An exact transcription is needed of the lines below from the one with "GOLD BRICK DRIP DUFFLE | Sprayground US" through the one with "1st edition '3117'", with no other lines and no pictures.

**Data section**
=== Section Start ===
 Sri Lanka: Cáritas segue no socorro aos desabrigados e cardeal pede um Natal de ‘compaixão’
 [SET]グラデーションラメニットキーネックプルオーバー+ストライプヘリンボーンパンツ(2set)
=== Section End ===
=== Section Start ===
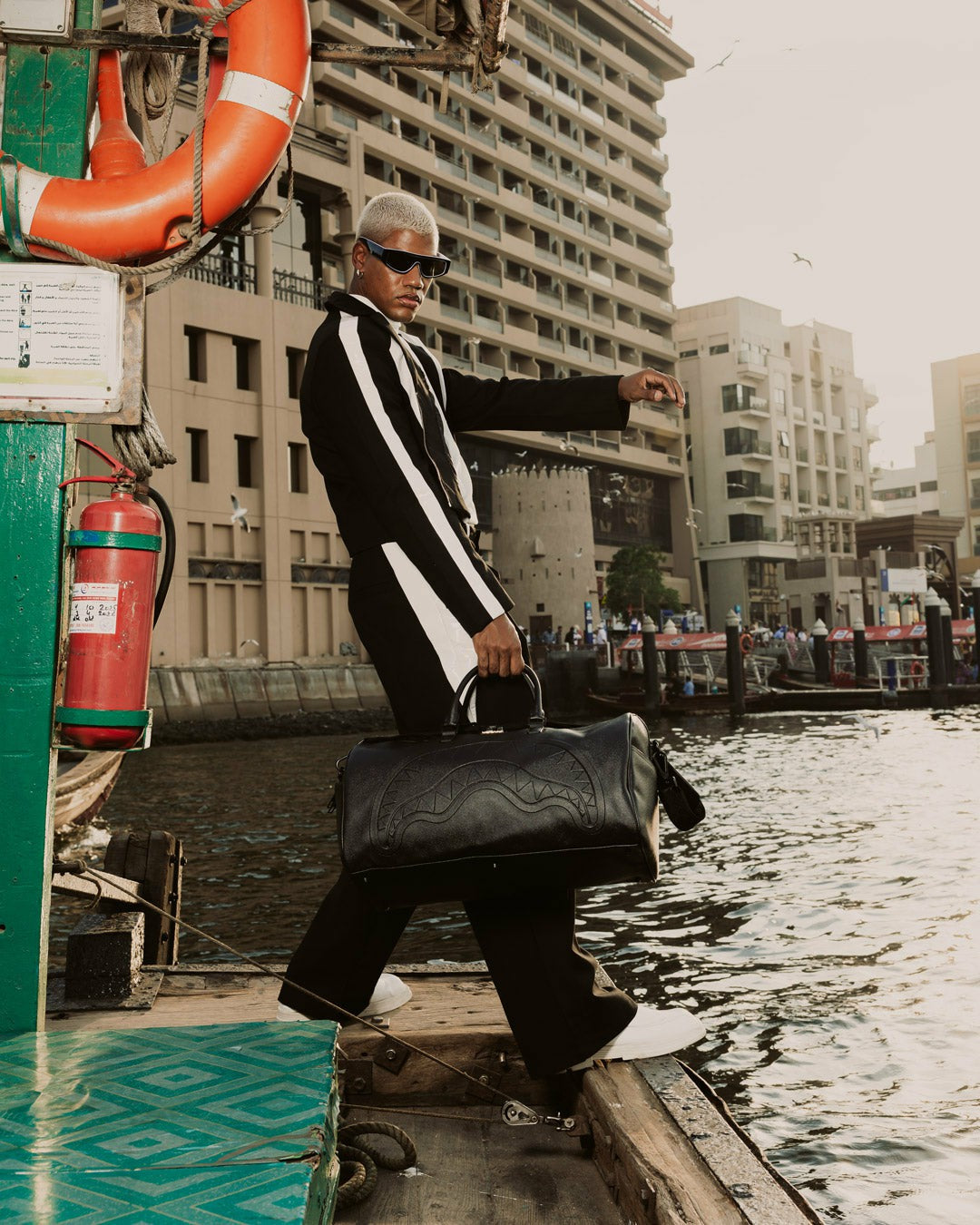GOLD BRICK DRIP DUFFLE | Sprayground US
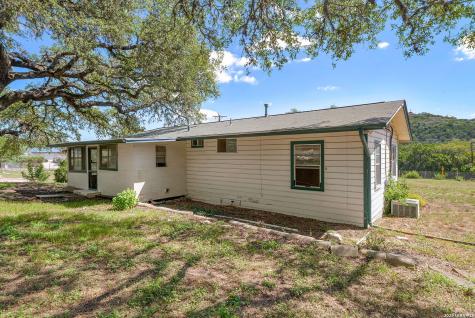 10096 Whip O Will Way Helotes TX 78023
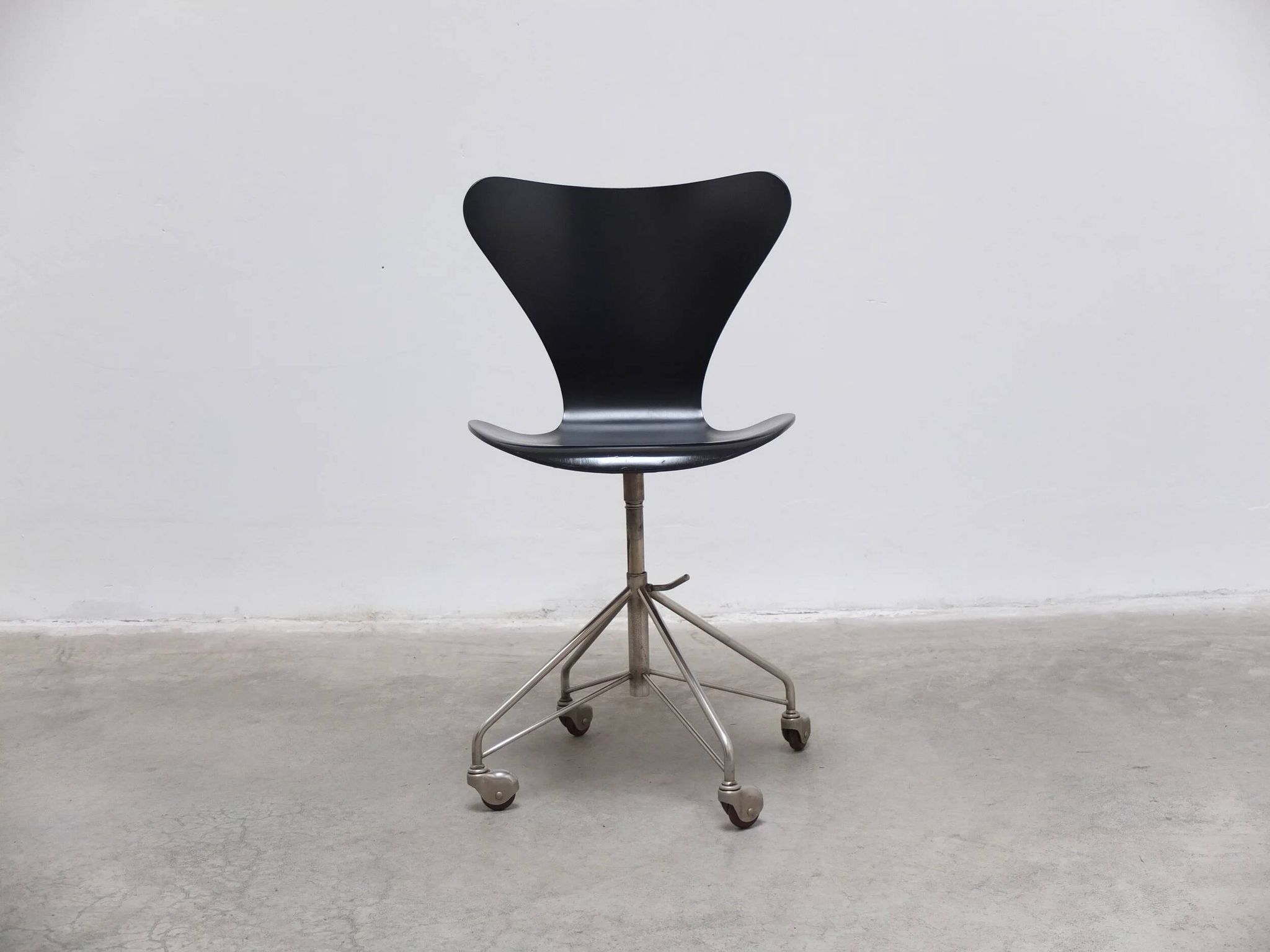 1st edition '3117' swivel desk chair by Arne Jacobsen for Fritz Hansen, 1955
=== Section End ===
**Exercise answer**
GOLD BRICK DRIP DUFFLE | Sprayground US
 10096 Whip O Will Way Helotes TX 78023
 1st edition '3117' swivel desk chair by Arne Jacobsen for Fritz Hansen, 1955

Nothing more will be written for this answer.